I bought myself an e-reader for Christmas this year. I thought it would revolutionize the way I read and buy books, but I basically use it to surf the Internet, check Facebook and play stupid games. I’ve written before about my awkward conversion from analogue to digital as it applied to music. However, this transition is beyond uncomfortable—I am ready to just abandon e-books for the familiar, heathen wilds of books with paper pages.
Why is the written word harder? First, CDs are basically just diminutive imitations of vinyl records. If you’ve compromised once, it’s much easier to compromise again. Secondly, I have retrospect; I know about unexpected consequences. I gave up CDs and gained more room, but I lost record stores. In the case of beloved Governor’s Awards in the arts recipient Ear X-tacy, we all lost. Given this failure of progress, I can give at least four good reasons why e-books and I are doomed to part ways: Poor Richard’s; The Wild Fig; The Morris Book Shop; and Joseph-Beth Booksellers. These are just the places I like to go to. I know there are more—Carmichael’s, The Black Swan, etc. We can take a poll right now.
Another reason this is not going to work is that I get tired of sifting through all the dross and detritus in the ether. E-books are a “dime a dozen” and occasionally they cost even less than that. I don’t want to hurt any feelings, but it is easier and less costly to publish or self-publish and distribute an e-book. The benefit of this democratization of text is cool stories like the cult-to-mainstream success of books like “John Dies at the End.” The drawback is all the junk you have to wade through to find something good. I don’t have time for that, as the next paragraph will indicate. It’s easier just to go to a bookstore, strike up a conversation with a patron or clerk and see what’s good and why. It’s not fool proof; there are certainly ink and paper duds printed everyday. However, if you’re bent on making e-books work and you love a digital life, there’s always quality-control help from communities like Goodreads and LibraryThing (which Heidi can tell you more about).
Lastly—most importantly—I am not going to be reconstructed for the very same reason it was easier to “change my tune” with music. I have a one-year-old. The late Maurice Sendak was a curmudgeon about many things, but he was scathing when it came to e-books. I can’t reprint his quote here due to all the cursing—but you get the idea—and I agree with him when it comes to kids’ books. Obviously my son can’t read, but one of his favorite things in the world is a board book about baby animals, and each example includes a piece of felt, fur or feather you can rub to learn about texture. You can’t “pat the bunny” on a Nook; you can’t lift the flaps to help Spot find his Easter eggs and you can’t hone fine-motor and manipulation skills pulling stacks of Kindles off of a bottom shelf until mom gives in and reads one to you.

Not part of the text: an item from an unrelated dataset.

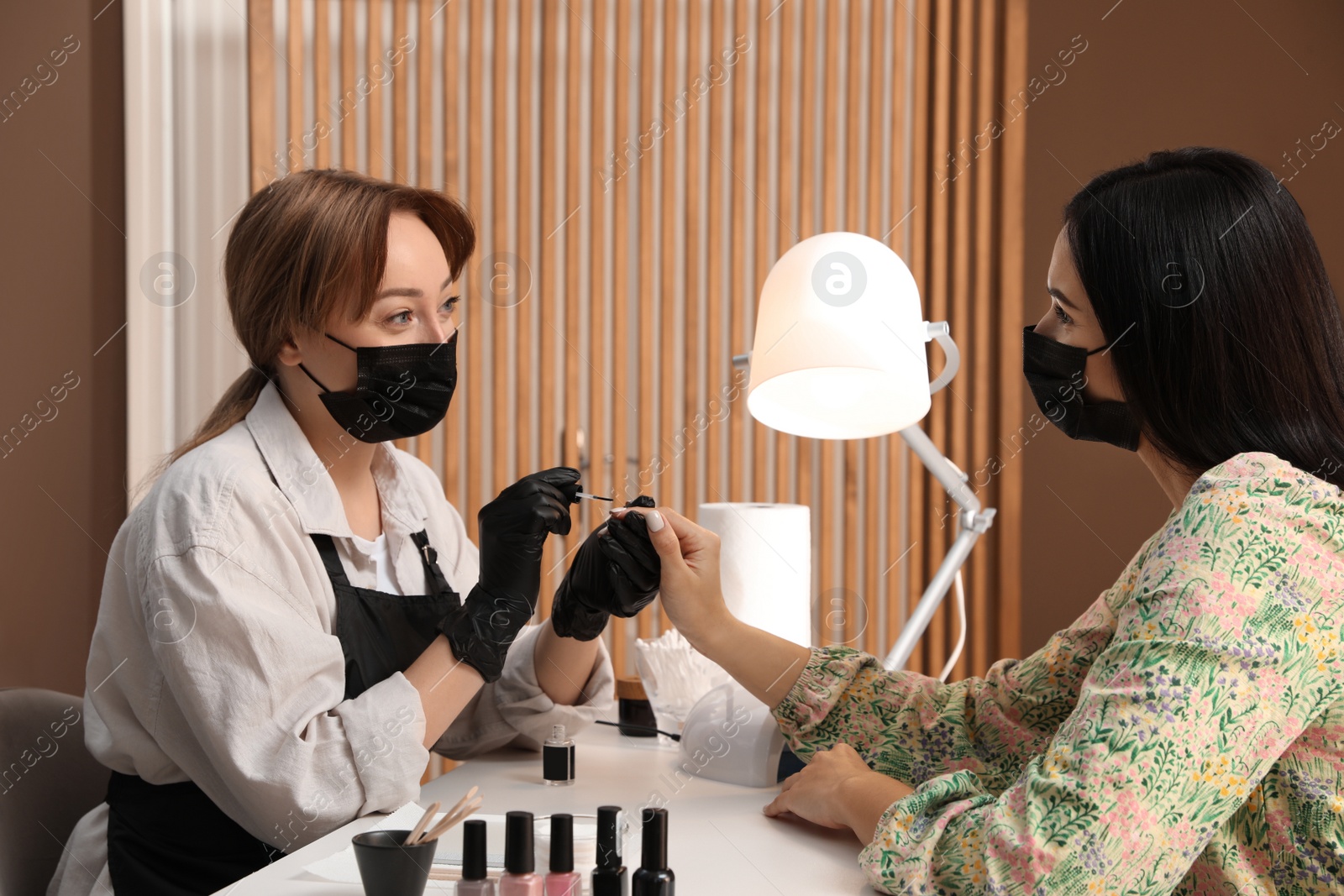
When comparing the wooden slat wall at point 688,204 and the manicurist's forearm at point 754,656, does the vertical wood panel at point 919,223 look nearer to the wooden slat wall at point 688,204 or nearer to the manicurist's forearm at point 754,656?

I’m not trying to change anyone’s mind. I just wanted to share a personal struggle with a change in the world of literary art. Whatever you decide about e-books, just read! Kentucky is certainly ripe with opportunities to find a good book. I haven’t bought or borrowed a real book since December. This is a shameful streak, which I intend to break the second I get paid. How do you feel about e-books?